> **SELECTED EXCERPT**
· · ·
Common Oral Health Symptoms and How To Treat Them

Do you feel severe pain when you bite down on food or drink something cold? Have you noticed spots or discolouration on your teeth? Is your tooth cracked or chipped?

If you answered “yes” to any of these questions, you will likely need to see a dentist for treatment. However, what treatment should you seek?

Root canals and fillings are two of the most common oral health procedures to treat tooth damage. Your dentist will decide which procedure to perform based on what kind of damage your tooth has faced. Keep reading to learn about the how the operation, symptoms, and preventive methods differ between root canals and fillings.

The Difference Between a Root Canal and a Filling

Tooth fillings and root canals are both procedures that your dentist can perform to save damaged teeth. They serve separate purposes and are performed differently.

A root canal is also known as endodontic therapy. This procedure should be performed when there is damage to the tooth’s pulp, which is a set of nerves, connective tissue, and blood vessels within the tooth. A root canal is performed by removing the pulp in order to save the natural tooth. Dentists will normally put the patient under local anesthesia when performing a root canal.

A tooth filling, meanwhile, is performed when the tooth’s pulp has not been damaged, but it is at risk. During a filling, the dentist will clean out the tooth to remove any decay and fill the opening with dental filling. Composite resin is the material most often used to do this.

What is a Cavity?

Cavities are also known as tooth decay. They are often visible as small holes or brown marks on the surface of your teeth. Cavities can be caused by a handful of factors, including bacteria, infrequent or improper brushing, or too much sugar on the teeth’s surface. They are somewhat common and can be easily treated by visiting a dentist for a filling. However, cavities can worsen over time, and lead to pain, tooth loss, or even bacterial infection.
· · ·
> **DATA FOR REVIEW**
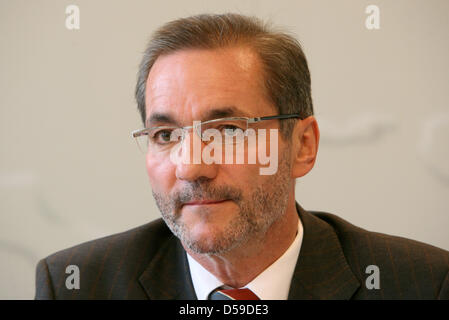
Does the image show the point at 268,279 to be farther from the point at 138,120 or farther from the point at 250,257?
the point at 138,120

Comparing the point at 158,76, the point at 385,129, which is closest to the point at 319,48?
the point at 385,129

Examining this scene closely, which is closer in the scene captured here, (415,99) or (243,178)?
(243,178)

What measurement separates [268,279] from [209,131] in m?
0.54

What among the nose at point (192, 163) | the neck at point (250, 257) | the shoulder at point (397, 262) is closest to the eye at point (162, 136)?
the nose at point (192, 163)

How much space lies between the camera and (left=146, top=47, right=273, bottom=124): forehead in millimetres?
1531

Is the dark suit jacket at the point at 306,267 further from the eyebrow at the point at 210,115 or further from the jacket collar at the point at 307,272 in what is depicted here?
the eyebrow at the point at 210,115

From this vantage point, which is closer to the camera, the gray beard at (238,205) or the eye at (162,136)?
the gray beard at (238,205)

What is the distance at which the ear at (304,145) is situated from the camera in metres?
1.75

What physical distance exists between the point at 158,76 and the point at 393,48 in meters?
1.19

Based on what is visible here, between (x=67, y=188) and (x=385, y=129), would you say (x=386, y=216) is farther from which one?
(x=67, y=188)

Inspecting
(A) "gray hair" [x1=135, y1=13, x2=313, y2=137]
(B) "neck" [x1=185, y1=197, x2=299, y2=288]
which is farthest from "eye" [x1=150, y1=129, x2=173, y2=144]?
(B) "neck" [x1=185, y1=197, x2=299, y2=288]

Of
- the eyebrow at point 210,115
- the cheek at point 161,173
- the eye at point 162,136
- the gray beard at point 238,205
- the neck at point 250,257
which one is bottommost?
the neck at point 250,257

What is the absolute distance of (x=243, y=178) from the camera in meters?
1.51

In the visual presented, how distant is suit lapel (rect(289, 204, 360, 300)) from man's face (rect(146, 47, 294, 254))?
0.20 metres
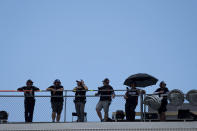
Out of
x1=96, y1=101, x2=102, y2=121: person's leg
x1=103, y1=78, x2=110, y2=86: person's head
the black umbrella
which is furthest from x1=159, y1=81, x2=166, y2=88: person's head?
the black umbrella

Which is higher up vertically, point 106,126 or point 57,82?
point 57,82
· · ·
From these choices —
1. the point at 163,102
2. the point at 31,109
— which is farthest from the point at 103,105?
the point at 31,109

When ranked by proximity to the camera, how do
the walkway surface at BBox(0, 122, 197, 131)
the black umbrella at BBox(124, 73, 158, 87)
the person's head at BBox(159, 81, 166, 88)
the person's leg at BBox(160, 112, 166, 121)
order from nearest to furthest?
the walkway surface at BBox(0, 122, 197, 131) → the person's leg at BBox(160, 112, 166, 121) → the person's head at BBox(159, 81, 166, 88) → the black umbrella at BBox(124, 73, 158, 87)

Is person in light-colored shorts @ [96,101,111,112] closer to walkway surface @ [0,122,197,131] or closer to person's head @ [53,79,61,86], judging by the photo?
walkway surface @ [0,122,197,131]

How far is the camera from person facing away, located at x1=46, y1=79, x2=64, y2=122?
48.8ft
· · ·
> **EXERCISE GOAL**
Quote the passage on root canals and fillings word for word, from "The Difference Between" up to and including "a root canal.".

> **RESPONSE AREA**
The Difference Between a Root Canal and a Filling

Tooth fillings and root canals are both procedures that your dentist can perform to save damaged teeth. They serve separate purposes and are performed differently.

A root canal is also known as endodontic therapy. This procedure should be performed when there is damage to the tooth’s pulp, which is a set of nerves, connective tissue, and blood vessels within the tooth. A root canal is performed by removing the pulp in order to save the natural tooth. Dentists will normally put the patient under local anesthesia when performing a root canal.